A trio of South Korean celebrities got a belated Christmas present on Friday after a court decided to suspend their sentences for illegal sports betting on international online gambling sites. Television personalities Tak Jae-hoon and Lee Soo-geun and former K-pop boy band icon Tony An were part of a sweep earlier this year that ensnared other singers, TV hosts and comedians who quickly confessed to wagering on English Premier League matches via their mobile phones. But while the others got off with fines, Friday’s trio had wagered vastly larger sums and prosecutors were seeking prison sentences ranging from six to 10 months.
On Friday, Seoul Central District Court Judge Shin Myung-hee said the defendants “should be highly blamed for their crimes,” given the impact of their actions on society via their celebrity status. Each of the terrible trio was given a six month prison sentence, but the sentences have been suspended for one year based on the defendants having “showed sincere remorse for their crimes.” Provided the three celebs keep their noses clean during this 12-month probationary period, they won’t see the inside of a jail. All three defendants stated they wouldn’t be appealing their sentences.

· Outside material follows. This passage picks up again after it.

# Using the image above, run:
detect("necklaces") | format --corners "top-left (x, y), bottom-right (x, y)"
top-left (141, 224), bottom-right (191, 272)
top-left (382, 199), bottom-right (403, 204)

PANDA VIRUS AUTHOR BACK IN COURT
Meanwhile, the Chinese creator of the infamous Panda Burns Incense aka Fujacks virus had his first day in court for running an illegal online gambling site. Li Jun was one of 26 defendants who appeared in a Lishui City court in Zhejiang province last Thursday to face charges of operating the Gold Ingot Chess and Card site, which earned profits of RMB 8m (US $1.3m) from a 2,200-strong customer base before it was shut down in May 2012.
Chinese media sources didn’t indicate the outcome of the Dec. 20 hearing, but Li is reportedly looking at a prison sentence of between three and 10 years under Article 103 of the Penal Code for running an illegal gambling operation. But Li could see an additional five years tacked onto his sentence for recidivism, due to his having had a year shaved off the four-year sentence he received in 2007 for his Panda malware activities.